Optimizing CBCA and RM research: recommendations for analyzing and reporting data on content cues to deception: Psychology, Crime & Law: Vol 27 , No 1

ABSTRACT

For more than a century, verbal content cues to deception have been investigated to assess the credibility of statements in judicial contexts. Among the many cues investigated, Criteria-based Content Analysis (CBCA) and criteria based on the reality monitoring (RM) approach have been most prominent. However, research with these cues used as ‘tools’ has not fully exploited their potential. We critically discuss statistical approaches used in past research and recommend a series of 12 principles or guidelines researchers should follow to design, analyze and report future studies on detecting deception with verbal content cues. To illustrate some of these points, we present analyses from two separate studies: A quasi-experiment in a field setting conducted with adults with intellectual disabilities who truthfully or deceptively described a negative autobiographical event to an interviewer, and a large-scale simulation study where adults wrote an account of either an experienced or an invented significant life event. Accounts in both studies were rated with CBCA and RM criteria, as well as by ‘naive’ raters. The guidelines should help to increase the quality and transparency of research in this area.

KEYWORDS:

Disclosure statement

No potential conflict of interest was reported by the author(s).

Correction Statement

This article has been republished with minor changes. These changes do not impact the academic content of the article.

Notes

1 Actually, we believe that Details characteristic of the offense could have been used in many more studies if this criterion had been defined more generally as Details characteristic of the event, which could be adapted to specific classes of events. For example, if someone were to describe a scuba diving experience, an example of an event specific detail would be a "buddy check" which every diving pair is supposed to perform before entering the water. Only scuba divers (i.e. experts) would be likely to know this.

2 If an item is predicted by theory to be negatively related, it has to be reversely scored.

3 The present study is a complete re-analysis of the original data from two previous studies by Manzanero et al. (Citation2015, Citation2019). None of the results presented here were presented there.

4 IQ was measured with the Wechsler Adult Intelligence Scale (WAIS-IV; Wechsler, Citation2008).

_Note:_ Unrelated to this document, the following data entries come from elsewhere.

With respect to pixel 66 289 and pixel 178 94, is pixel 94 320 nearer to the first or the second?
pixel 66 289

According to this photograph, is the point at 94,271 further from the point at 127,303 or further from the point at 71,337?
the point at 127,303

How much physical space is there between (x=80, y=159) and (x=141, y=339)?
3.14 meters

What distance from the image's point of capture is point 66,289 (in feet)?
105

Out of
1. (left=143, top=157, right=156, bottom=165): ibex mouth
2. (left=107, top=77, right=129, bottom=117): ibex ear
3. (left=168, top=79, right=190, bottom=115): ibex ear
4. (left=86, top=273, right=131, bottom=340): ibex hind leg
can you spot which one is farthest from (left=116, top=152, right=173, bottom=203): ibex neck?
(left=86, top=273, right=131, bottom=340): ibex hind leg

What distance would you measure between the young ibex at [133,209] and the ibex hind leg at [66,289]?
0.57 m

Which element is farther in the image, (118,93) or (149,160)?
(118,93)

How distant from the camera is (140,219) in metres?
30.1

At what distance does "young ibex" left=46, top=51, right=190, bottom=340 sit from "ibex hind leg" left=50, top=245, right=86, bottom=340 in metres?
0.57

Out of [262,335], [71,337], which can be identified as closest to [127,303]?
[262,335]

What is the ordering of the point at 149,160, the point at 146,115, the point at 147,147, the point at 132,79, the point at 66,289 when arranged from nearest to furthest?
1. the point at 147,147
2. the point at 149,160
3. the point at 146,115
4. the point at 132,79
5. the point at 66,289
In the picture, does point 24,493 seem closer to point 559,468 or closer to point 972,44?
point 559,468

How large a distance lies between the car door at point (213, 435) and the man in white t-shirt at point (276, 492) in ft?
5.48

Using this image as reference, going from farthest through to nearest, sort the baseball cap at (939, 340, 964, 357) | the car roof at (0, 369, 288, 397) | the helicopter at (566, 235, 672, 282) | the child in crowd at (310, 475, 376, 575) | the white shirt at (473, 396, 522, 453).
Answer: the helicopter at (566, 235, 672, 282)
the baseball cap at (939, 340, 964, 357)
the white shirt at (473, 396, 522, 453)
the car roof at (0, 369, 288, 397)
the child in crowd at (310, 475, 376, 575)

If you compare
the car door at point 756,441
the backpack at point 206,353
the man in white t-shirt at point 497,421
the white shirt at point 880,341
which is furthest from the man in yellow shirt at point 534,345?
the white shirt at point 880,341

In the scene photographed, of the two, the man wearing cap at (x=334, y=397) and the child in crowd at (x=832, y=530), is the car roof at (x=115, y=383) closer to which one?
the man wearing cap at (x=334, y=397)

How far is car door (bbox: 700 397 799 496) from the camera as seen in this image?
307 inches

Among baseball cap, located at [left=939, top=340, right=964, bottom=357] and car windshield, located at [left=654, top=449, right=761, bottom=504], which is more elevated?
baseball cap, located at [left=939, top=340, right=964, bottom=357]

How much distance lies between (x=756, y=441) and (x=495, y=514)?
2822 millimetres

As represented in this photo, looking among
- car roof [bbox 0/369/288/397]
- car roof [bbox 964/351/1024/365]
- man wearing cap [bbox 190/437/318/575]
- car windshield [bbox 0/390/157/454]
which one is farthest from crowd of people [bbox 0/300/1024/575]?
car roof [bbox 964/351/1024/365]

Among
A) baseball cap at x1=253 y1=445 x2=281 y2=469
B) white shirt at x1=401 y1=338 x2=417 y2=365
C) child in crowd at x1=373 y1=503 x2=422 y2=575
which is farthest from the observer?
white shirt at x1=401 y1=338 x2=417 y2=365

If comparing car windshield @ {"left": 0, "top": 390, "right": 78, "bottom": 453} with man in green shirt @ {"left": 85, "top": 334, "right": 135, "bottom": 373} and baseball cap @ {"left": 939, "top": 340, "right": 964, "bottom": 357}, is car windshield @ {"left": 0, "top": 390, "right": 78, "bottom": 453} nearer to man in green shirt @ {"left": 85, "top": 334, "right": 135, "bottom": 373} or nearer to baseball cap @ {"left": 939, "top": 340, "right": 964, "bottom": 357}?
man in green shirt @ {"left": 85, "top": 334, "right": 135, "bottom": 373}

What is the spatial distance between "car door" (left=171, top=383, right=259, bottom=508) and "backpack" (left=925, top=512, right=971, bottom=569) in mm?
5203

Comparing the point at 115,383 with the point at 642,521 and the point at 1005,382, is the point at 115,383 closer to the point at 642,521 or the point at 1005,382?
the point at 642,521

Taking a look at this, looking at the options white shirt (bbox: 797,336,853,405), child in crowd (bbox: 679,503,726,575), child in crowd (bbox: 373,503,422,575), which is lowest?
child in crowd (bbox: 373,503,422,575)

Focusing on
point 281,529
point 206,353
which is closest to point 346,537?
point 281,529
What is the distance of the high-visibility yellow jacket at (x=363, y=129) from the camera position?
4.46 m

5 Some authors have arrived at a summary score by counting the specific occurrences of each criterion in a statement. For the resulting frequency distribution of a given criterion, the median is calculated and a 0 is assigned to all participants below the median, and a 1 to all participants above it. These 0/1 values for each criterion could then be added up to arrive at a summary score. We do not recommend this practice for the following reasons: (1) By dichotomizing a criterion, information about the frequency (or intensity) of occurrence is lost. (2) Reliability of coding using kappa (not percentage agreement) is likely to be low and depends on the base rate of each criterion (Hauch et al., Citation2017). (3) Because each criterion has either a value of 0 or 1, the resulting summary score weighs each criterion equally, which ignores the possibility to give higher weights to criteria demonstrated to have higher validities in a given domain of application (for a similar argument, see Maier et al., Citation2018). (4) This method does not address the problem of criteria that are negatively associated with truth status, which would have to be subtracted from a summary score.

6 Note that in Sporer's (Citation1997) study, 13 CBCA criteria and eight RM criteria were used for classifying N = 72 accounts, thus by far not using up all degrees of freedom as in the small sample of Study 1 reported here.

7 The study by Sporer and Küpper (Citation1995) concerned only RM criteria. Here, we present new, additional data from ratings and credibility judgments obtained with these accounts not published previously.

8 Actually, the ratings were conducted with the 39 items of the Judgments of Memory Characteristics Questionnaire (reprinted in Sporer, Citation2004), which were then integrated into the eight RM scales based on factor analyses conducted with self-ratings of the 200 accounts separately for lies and truths (see Sporer & Küpper, Citation2004). In a pilot study with N = 40 accounts with the present and two additional raters, Spearman-Brown corrected inter-rater reliabilities were satisfactory for most criteria except for Cognitive operations (see Sporer, Citation2004, Table 4.1).

9 The naive ratings A and B were taken from a published German study by Reinhard et al. (Citation2002) and from an unpublished conference presentation by Sporer et al. (Citation1995). The naive ratings C and D were from an unpublished conference presentation by Sporer and Bursch (Citation1996). The RM ratings were published in German by Sporer and Küpper (Citation1995), while the CBCA ratings E and F are new data.

10 There is some evidence for a truth bias, that is, accuracy for truths is more often higher than accuracy for lies (though not always significantly so). Judgments of truths are also more often above 50% chance level, indicating a veracity effect.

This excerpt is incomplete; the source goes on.